Savatie, the original anchoret of Solovetsk, was one day praying near a lake, when he heard a cry, as of a woman in pain. His comrade said it must have been a dream: for no woman was living nearer to their "desert" than the Karel coast. The saint went forth again to pray; but once again his devotions were disturbed by cries and sobs. Going round by the banks of the lake to see, he found a young woman lying on the ground, with her flesh all bruised, her back all bleeding from recent blows. She was a fisherman's wife. On being asked who had done her this harm, she said that two young men, with bright faces and dressed in white raiment, came to her hut while her husband was away, and telling her she must go after him, as the land belonged to God, and no woman must sleep on it a single night, they threw her on the ground, struck her with rods, and made her cry with pain.
When she could walk, the poor creature got into her boat, and St. Savatie saw her no more. The fisherman came to fish, but his wife remained at home; and in this way woman was driven by angels from the Holy Isle. No monk, no layman, ever doubts this story. How can he? Here, to this day, stands the log house in which Savatie dwelt, and twenty paces from it lies the mossy bank on which he knelt. Across the water there, beside yon clump of pines, rose the fisherman's shed. The sharp ascent on which the church and lighthouse glisten, is still called Striking Hill.
This St. Savatie was a monk from Novgorod living at the old convent of Belozersk, in which he served the office of tonsurer—shaver of heads; but longing for a life of greater solitude than his convent gave him, he persuaded one of his brethren, named Valaam, to go up with him into the deserts near the Polar Sea. Boyars from his country-side were then going up into the north; and why should holy men not bear as much for Christ as boyars and traders bore for pelf? On praying all night in their chapels, these boyars and traders ran to their archbishop with the cry: "Oh, give us leave, Vladika, to go forth, man and horse, and win new lands for St. Sophia." Settling in Kem, in Suma, in Soroka, and at other points, these men were adding a region larger than the mother-country to the territories ruled by Novgorod the Great. The story of these boyars stirred up Savatie to follow in their wake, and labor in the desolate land which they were opening up.
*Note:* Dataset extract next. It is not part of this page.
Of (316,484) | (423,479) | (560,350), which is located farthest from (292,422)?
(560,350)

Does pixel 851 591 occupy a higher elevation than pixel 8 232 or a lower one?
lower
Toiling through the virgin woods and sandy plains, Savatie and his companion Valaam arrived on the Vieg (in 1429), and found a pious monk, named German, who had also come from the south country. Looking towards the east, these monks perceived, in the watery waste, a group of isles; and trimming a light skiff, Savatie and German crossed the sea. Landing on the largest isle, they made a "desert" on the shore of a lakelet, lying at the foot of a hill on which birch and pine trees grew to the top. Their lake was sheltered, the knoll was high; and from the summit they could see the sprinkle of isles and their embracing waves, as far as Orloff Cape to the south, the downs of Kem on the west.